シェイクスピア『ハムレット』

シェイクスピア(野島秀勝訳)『ハムレット岩波文庫、2002年1月
今更ながら言うのも恥ずかしいが、これはすごく面白い。もっと早く読んでおけば良かったと激しく後悔する。有名な場面、有名な台詞がバンバン出てきて、そのたびに「お!これが、あの台詞か」とニヤニヤしてしまう。

生きるか、死ぬか、それが問題だ。(p.142)

ハムレットのこの台詞は、あまりにも人工に膾炙されているので、わざわざ引用するまでもないか。
この戯曲を読んでいていいなと思うのは、言葉の使い方が面白いこと。駄洒落ではないかもしれないけど、言葉を巧みに使っている。気になった場面を一つ引いておくと、第2幕第2場でハムレットが本を読みながら登場し、そこにポローニアスが話かける場面がある。ポローニアスが「殿下、何をお読みで?」と言うと、ハムレットはこう答える。

ハムレット 言葉、言葉、言葉。
ポローニアス いえ、中にはどんなことが?
ハムレット 仲って、誰と誰との?
ポローニアス いえ、お読みになっていらっしゃる本の中身ということでして。(p.108)

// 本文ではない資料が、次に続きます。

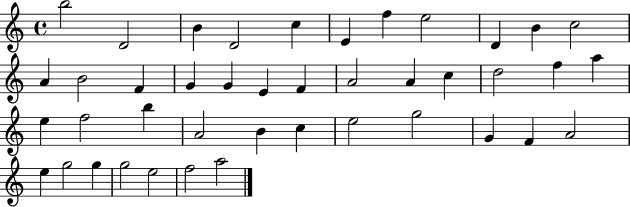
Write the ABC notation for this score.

X:1
T:Untitled
M:4/4
L:1/4
K:C
b2 D2 B D2 c E f e2 D B c2 A B2 F G G E F A2 A c d2 f a e f2 b A2 B c e2 g2 G F A2 e g2 g g2 e2 f2 a2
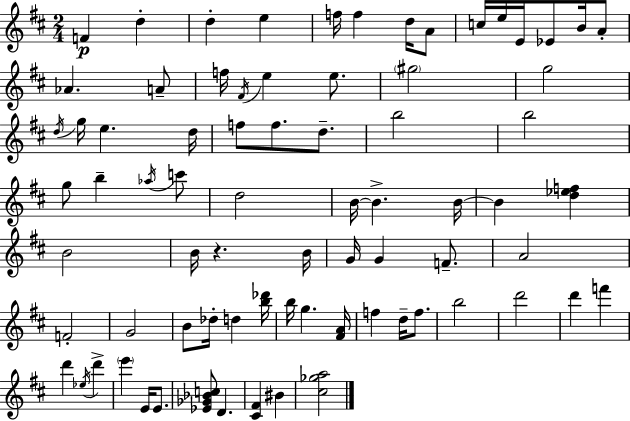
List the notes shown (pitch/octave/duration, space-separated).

この場面、原文はどうなっているのかが、すごく気になる。「仲」と「中」と訳者は訳しているけれど、英語ではどう言っているのだろうか?冷静に読むとハムレット、嫌味だなあ。何を読んでいるかと聞かれて、「言葉」と答える人とは付き合いにくいものだ。
あとはヨリックのしゃりこうべの場面も引用しておこう。

ハムレット ちょっと見せてくれ。ああ、哀れ、ヨリック!あいつなら、よく知っている、ホレイショー――のべつ幕なしに気の利いた冗談を飛ばす男だった。始終、ぼくをおぶってくれたものだった。それが今や、いや、思っただけでも身の毛がよだつ!吐きそうだ……(略)さ、その面さげて、誰でもいい、乙に澄ました貴婦人のお部屋に出かけて言ってやるがいい。どんなに厚化粧あそばしても、行きつく果ては、これ、このとおりとな。そう言って笑わせてやれ……ホレイショー、ちょっと聞きたいことがある。(p.280)

これだなあ。この思いにハムレットは取り憑かれてしまうのだ。この「行き着く果て」を考えてしまうと、あとは無気力になるしかないよなあ。この「病」からいかにして抜け出すか?これが「問題」なわけだ。